El kremlin niega una movilización masiva que ucrania ya da por hecha

Moscú asegura que no prepara un nuevo llamamiento a filas. La realidad en el frente, con hasta 35.000 bajas mensuales según Zelenski, grita lo contrario.

La negativa que nadie en kiev cree

Dimitri Peskov lo zanjó en una frase: «Este tema no está en la agenda». La respuesta, breve y glacial, llegó tras la alarma que había lanzado el presidente finlandés, Alexander Stubb, sobre una supuesta movilización general rusa para reemplazar soldados caídos y lanzar una ofensiva primaveral. Europa entera retuvo la respiración. El Kremlin, sin embargo, sigue la vieja táctica de desmentir lo que sus propios movimientos delatan.

La cifra habla por sí sola: 409.000 nuevos reclutas, según los servicios de inteligencia ucranianos. Desde mediados de marzo, los trenes de Moscú a Rostov viajan llenos de jóvenes con uniforme nuevo y cara de pocos amigos. En Nizhny Novgorod, los puntos de reclutamiento abren a las siete de la mañana y cierran cuando se agotan las fichas. En Moscú, no se toca. La capital sigue siendo una burbuja de iPhones y cafés caros mientras el interior del país entrega hijos a cambio de bonos que no alcanzan para un Lada.

Volodimir Zelenski, en su entrevista con Le Monde, desglosó la cuenta: entre 30.000 y 35.000 rusos caen o quedan fuera de combate cada mes. «No puede mantener el ritmo», sentenció. La frase resume la guerra de desgaste que se libra a 1.000 kilómetros de Kiev: Rusia pierde más gente en cuatro semanas que el ejército francés en ocho años de Mali.

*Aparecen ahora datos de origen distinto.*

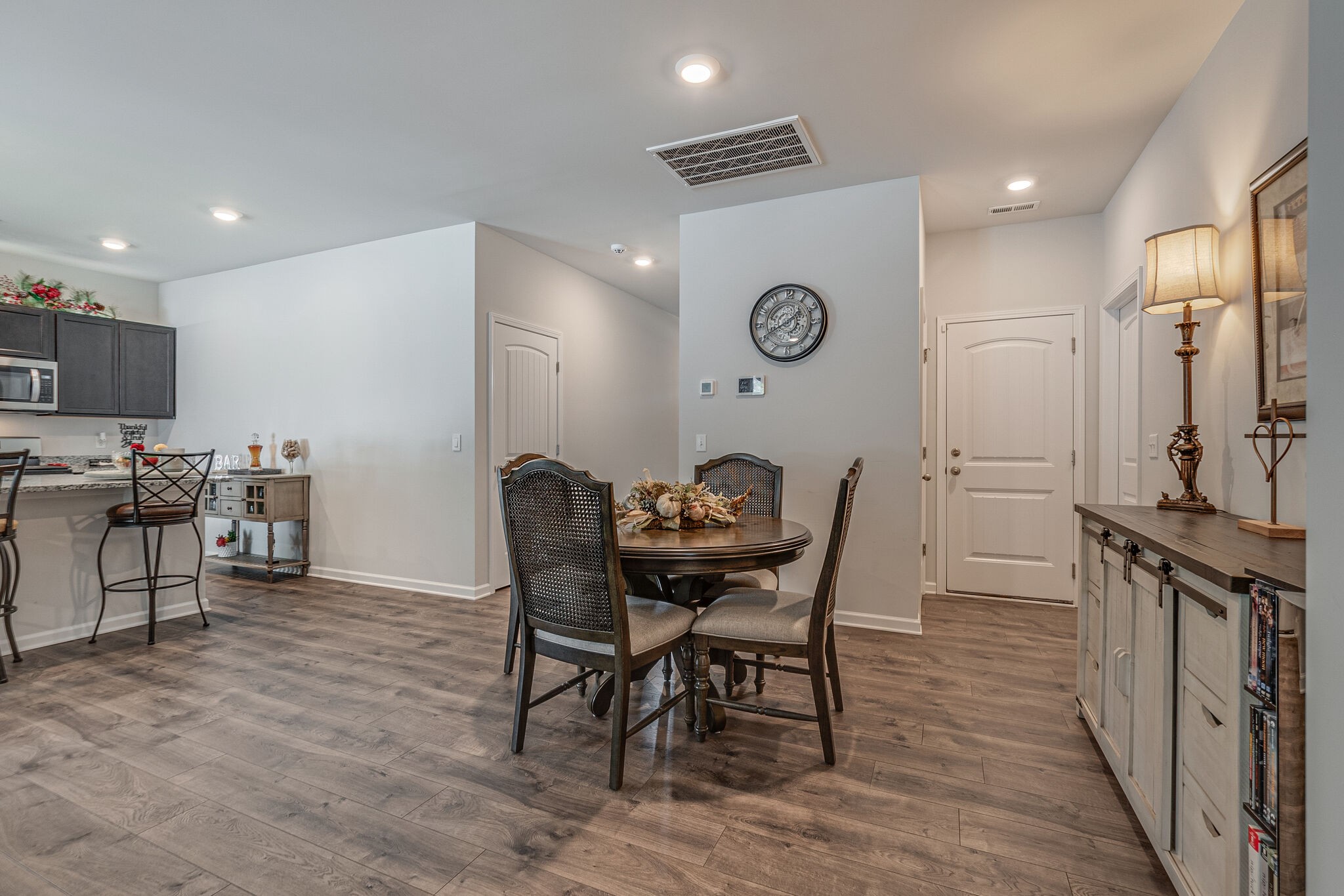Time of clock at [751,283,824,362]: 1:41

El reclutamiento que no se llama reclutamiento

El reclutamiento que no se llama reclutamiento

En las estepas de Siberia, los jefes de distrito convocan asambleas en polideportivos destartalados. No hablan de movilización; hablan de «contratos patrióticos». Firmas, sellos, un sobre marrón con 200.000 rublos dentro. El truco legal: un decreto presidencial silencioso que permite al Ministerio de Defensa incorporar hasta un millón de hombres sin decretar el estado de guerra. Así se evita la palabra tabú que hace temblar a las clases medias de San Petersburgo.

El resultado es un ejército cada vez más rural, más pobre y más borracho. Los instructores del campamento de Tólskoye, cerca de la frontera kazaja, cuentan entre copas de samogon que el 60 % de los nuevos reclutas nunca había salido de su región. El test de aptitud física consiste en levantar una caja de munición de 20 kg y correr 100 metros sin vomitar. Muchos no pasan, pero firmar igual. El miedo al desempleo es más fuerte que el miedo a la muerte.

En Ucrania, los drones de reconocimiento graban columnas de camiones Ural llegando de noche a la línea del frente. Bajan hombres con abrigos de lana gris, sin chalecos antibalas, sin mapas. Los veteranos ucranianos los llaman «carne de cañón de otoño». La primavera, advierte el estado mayor de Kiev, traerá otra oleada. Pase lo que pase en los despachos del Kremlin.